Turning his attention back to the Americans, Okubo noted that most of the men wore helmets, but one of the soldiers had a broad-brimmed hat with one side pinned up, similar to the American sniper he had encountered back at the disastrous banzai attack. In Okubo’s mind, such hats were equated with foreigners, and possibly cowboys. Japanese did not wear such hats.
A thought came to him. Could it be the same man from the earlier fight? Okubo knew it was foolish, but a part of him wished that it was. In that case, at last, he may have found a worthy adversary. Not since Guadalcanal had he encountered a really good enemy marksman. Having a worthy opponent would make defeating the American sniper that much more satisfying.
However, Okubo frowned as he watched the party approach. Already, he thought that he might be disappointed. The Americans had not seen the decoys in the ravine.
But then he saw the soldier with the broad-brimmed hat raise his rifle and fire. He thought it must be the same sniper, after all. He had been the first to spot the decoys and react.
The enemy sniper fired twice, and Okubo saw two of his own men tumble to the ground. He was a little taken aback by the American sniper’s accuracy.
Okubo sensed that the men around him wanted to open fire and avenge their slain comrades. “Hold your fire,” he hissed. He was thinking of his own soldiers hidden in the grass down in the ravine, lying in wait. “The trap is not yet completely sprung.”

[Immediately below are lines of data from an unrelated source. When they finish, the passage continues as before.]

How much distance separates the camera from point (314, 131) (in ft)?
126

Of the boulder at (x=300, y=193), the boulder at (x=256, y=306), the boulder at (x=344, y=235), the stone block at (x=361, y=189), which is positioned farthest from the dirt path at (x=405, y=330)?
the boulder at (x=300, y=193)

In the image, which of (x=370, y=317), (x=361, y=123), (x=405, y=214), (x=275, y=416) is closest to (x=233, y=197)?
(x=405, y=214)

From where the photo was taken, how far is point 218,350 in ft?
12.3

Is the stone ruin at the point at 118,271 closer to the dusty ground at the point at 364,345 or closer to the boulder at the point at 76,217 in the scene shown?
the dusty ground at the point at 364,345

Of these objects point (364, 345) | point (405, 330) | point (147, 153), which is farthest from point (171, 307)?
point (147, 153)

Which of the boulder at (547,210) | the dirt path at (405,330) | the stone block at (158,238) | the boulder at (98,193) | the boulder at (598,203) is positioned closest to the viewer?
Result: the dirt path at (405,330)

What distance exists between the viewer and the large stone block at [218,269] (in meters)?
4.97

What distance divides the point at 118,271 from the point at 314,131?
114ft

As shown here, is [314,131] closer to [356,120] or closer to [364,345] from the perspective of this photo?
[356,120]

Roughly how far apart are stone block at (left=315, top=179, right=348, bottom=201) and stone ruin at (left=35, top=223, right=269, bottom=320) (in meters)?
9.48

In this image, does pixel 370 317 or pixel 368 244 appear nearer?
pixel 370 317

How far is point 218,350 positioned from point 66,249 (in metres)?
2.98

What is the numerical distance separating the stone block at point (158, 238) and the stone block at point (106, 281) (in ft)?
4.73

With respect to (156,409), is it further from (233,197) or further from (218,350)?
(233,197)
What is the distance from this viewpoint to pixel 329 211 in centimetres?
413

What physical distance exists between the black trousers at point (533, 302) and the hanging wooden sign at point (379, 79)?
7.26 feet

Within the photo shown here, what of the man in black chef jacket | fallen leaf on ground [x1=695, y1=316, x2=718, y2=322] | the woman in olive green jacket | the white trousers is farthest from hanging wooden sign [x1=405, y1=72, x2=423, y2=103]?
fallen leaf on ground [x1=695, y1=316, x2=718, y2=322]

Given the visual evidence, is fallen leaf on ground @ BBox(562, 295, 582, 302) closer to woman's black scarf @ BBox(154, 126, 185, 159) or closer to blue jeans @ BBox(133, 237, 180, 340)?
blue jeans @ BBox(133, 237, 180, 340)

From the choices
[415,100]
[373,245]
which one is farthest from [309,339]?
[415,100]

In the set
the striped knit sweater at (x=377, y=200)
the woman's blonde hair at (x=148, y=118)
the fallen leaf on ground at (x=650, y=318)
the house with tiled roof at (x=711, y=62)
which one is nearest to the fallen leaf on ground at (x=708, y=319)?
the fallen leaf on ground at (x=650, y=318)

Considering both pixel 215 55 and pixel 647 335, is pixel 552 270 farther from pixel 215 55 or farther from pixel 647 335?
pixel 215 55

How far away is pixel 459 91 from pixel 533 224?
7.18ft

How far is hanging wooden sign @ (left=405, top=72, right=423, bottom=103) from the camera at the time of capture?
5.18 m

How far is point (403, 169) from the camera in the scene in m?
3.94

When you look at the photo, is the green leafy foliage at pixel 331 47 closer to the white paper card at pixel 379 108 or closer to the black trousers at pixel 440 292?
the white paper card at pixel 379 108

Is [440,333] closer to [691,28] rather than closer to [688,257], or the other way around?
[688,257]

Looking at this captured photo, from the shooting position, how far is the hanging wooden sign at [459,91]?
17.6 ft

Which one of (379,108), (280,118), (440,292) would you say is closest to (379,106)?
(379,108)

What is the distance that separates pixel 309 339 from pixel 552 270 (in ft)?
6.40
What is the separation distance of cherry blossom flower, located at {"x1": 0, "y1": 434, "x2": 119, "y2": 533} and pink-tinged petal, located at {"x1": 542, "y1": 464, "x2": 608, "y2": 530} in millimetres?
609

Sure enough, the Americans began working their way down the steep path into the ravine. There wasn’t much cover down there, and they made easy targets.
He saw a man who looked like the leader prodding one of the Japanese bodies with a shotgun. Was the man an officer? So much the better.
It was time to spring the trap.
Okubo put his sights on the leader’s helmet and fired.
Chapter Twenty-One
Deke was exposed to the Japs on the hillside above, and bullets smacked into the dirt. Lucky for him, it was windy and throwing off their aim. Also, he knew from experience that there was a tendency to undershoot when firing downhill — it was thus no surprise that most of the bullets were hitting beneath him. He thanked the powers above that the Japs didn’t have a machine gun and that the attention of the sniper seemed to be elsewhere.